The GRACE and GRACE Follow-On (GRACE-FO) missions have been providing monthly time-variable gravity field estimates since 2002 with a one-year gap between 2017 and 2018. The Level 2 data products are available through several processing centers with independent computation strategies. As part of the GRACE/GRACE-FO Science Data System (SDS), the Center of Space Research (CSR), the German Research Centre for Geosciences (GFZ) and the Jet Propulsion Laboratory (JPL) process gravity data with RL06 standards. The French Space Agency (CNES) and the Graz University of Technology deliver GRACE gravity fields models respectively named CNES/GRGS RL05 and ITSG-GRACE2018. The International Combination Service for Time-variable Gravity Field (COST-G) makes available a product resulting of the combination of different processing centers including among others the previously mentioned products. In addition to GRACE data, the European Space Agency (ESA) has been delivering Level 2 data products from the Swarm mission since 2013. Swarm data provides information for the gap-fill between the GRACE and GRACE-FO missions. With appropriate corrections, these datasets are valuable inputs to investigate the deep Earth’s interior. We put the focus on the core-mantle boundary (CMB) processes and core dynamics that would induce gravity field perturbations at the Earth’s surface.
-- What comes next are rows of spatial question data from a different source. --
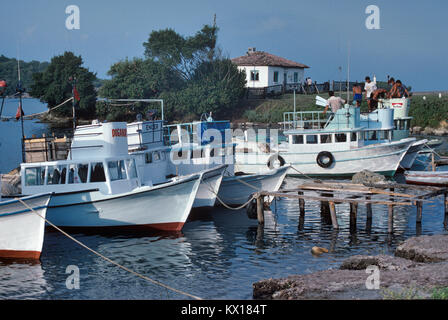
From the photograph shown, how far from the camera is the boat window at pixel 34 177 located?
70.9 ft

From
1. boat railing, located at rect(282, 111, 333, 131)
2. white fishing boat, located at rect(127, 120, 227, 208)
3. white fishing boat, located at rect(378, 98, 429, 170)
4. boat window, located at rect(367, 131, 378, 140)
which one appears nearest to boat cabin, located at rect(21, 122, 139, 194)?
white fishing boat, located at rect(127, 120, 227, 208)

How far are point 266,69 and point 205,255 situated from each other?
2317 inches

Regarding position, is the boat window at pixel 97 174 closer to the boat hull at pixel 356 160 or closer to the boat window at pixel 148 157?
the boat window at pixel 148 157

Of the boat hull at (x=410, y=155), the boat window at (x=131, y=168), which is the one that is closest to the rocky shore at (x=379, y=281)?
the boat window at (x=131, y=168)

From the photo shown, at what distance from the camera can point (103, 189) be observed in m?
21.3

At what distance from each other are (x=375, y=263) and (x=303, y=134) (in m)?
21.7

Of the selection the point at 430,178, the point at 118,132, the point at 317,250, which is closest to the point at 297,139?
the point at 430,178


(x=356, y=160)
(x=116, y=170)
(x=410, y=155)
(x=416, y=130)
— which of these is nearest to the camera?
(x=116, y=170)

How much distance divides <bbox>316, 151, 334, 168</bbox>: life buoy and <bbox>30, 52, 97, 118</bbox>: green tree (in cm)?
5002

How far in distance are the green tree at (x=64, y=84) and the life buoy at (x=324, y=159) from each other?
50025 mm

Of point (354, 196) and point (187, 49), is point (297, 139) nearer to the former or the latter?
point (354, 196)

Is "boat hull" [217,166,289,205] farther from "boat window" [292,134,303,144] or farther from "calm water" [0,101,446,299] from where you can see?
"boat window" [292,134,303,144]
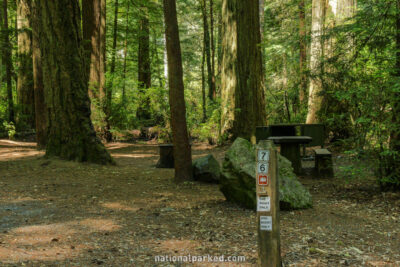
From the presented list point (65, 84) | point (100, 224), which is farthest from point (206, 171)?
point (65, 84)

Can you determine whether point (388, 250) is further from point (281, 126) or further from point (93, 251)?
point (281, 126)

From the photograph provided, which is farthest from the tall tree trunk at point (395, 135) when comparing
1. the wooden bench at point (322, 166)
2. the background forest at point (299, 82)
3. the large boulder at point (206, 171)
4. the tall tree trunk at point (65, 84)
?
the tall tree trunk at point (65, 84)

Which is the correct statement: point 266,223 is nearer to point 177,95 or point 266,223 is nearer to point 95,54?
point 177,95

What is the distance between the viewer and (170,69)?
24.2 feet

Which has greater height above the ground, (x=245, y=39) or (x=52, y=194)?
(x=245, y=39)

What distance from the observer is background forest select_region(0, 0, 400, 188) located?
6.05m

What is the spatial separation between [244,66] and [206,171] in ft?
20.2

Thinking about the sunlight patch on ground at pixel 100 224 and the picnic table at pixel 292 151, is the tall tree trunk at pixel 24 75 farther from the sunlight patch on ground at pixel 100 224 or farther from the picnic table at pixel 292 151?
the sunlight patch on ground at pixel 100 224

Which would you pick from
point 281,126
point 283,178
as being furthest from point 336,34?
point 281,126

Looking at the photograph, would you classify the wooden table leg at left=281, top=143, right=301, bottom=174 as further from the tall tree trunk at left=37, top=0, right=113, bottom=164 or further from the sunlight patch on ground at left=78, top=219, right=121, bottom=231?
the sunlight patch on ground at left=78, top=219, right=121, bottom=231

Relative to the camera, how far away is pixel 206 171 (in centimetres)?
782

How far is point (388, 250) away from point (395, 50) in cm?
324

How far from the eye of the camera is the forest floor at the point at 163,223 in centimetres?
396

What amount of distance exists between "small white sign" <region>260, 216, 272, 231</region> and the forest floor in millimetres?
792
Earth’s core dynamical processes inferred from geomagnetic field measurements are characterized by large-scale patterns. Studying them via gravity field observations involves the use of spherical harmonic coefficients up to degree and order 8. Particular attention needs to be dedicated to Stokes coefficients that are affected by problematic reconstruction effects such as C_2,0 or C_3,0. The comparison of time-series from various processing centers with Satellite-Laser Ranging (SLR) gravity products and hydrological loading models provides information on the consistency between different solutions and the accuracy of space gravity-field measurements. The corrections of hydrological and glacial isostatic adjustment (GIA) effects are an additional source of error in the determination of the gravity field. For example, the current uncertainty of the GIA model over North America might lead to an error of some 10% for specific Stokes coefficients. Mismodelling in the seasonal loading could also affect the retrieved Stokes coefficients.

Here, we discuss the differences between the gravity field solutions in terms of accuracy of the observed gravity field variation and finally the ability to detect core signals.